Goscinny est l'un des pères des aventures d'Astérix, Obélix et de toute une bande de Gaulois que nous connaissons bien et qui continuent à résister encore et toujours à l'envahisseur romain, mais aussi d'un Indien, Oumpah-Pah le peau-rouge (toujours en collaboration avec Uderzo). Il fut le scénariste de nombreux autres héros et dessinateurs de BD, et également l'auteur d'histoires plus ou moins courtes pour adultes et pour enfants, partant du principe qu'un adulte a été un enfant un jour et qu'il doit savoir garder cet émerveillement que l'on a tendance à perdre en grandissant.

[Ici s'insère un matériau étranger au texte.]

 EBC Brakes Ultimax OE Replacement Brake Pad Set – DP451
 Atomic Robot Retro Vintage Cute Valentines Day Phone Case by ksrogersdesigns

Qui n'a jamais lu, dans son enfance, au moins une histoire du Petit Nicolas ? Qui ne se souvient avec tendresse de ces petits personnages, Rufus, Agnan, Alceste, Geoffroy, et tous les copains de l'école ? Qui n'a jamais tremblé en lisant les mimiques du Bouillon, n'a jamais eu peur de le rencontrer au coin de la rue ? Et les histoires entre les adultes, qui se révèlent parfois aussi gamins que leurs enfants ?
J'ai beaucoup aimé me replonger dans ces histoires. La narration se fait à la première personne, c'est Nicolas qui parle. Il est encore jeune et ne sait pas toujours bien s'exprimer, ce qui se ressent dans ses paroles (ils sont toujours "un tas de chouette copains"), il fait souvent de grandes digressions pour raconter tel ou tel événement qui n'a pas forcément rapport avec le propos principal, mais cela reflète très bien la façon qu'ont les enfants de s'exprimer quand ils racontent des histoires. Certes, les repères sont un peu passés aujourd'hui, car le cadre principal des aventures de Nicolas est une école de garçons des années 60, mais cela ne fait rien, on ne s'en rend presque pas compte. Il n'y a aucune date, aucun nom de ville, aucun repère temporel précis, ce qui nous permet de placer la narration partout où on le souhaite.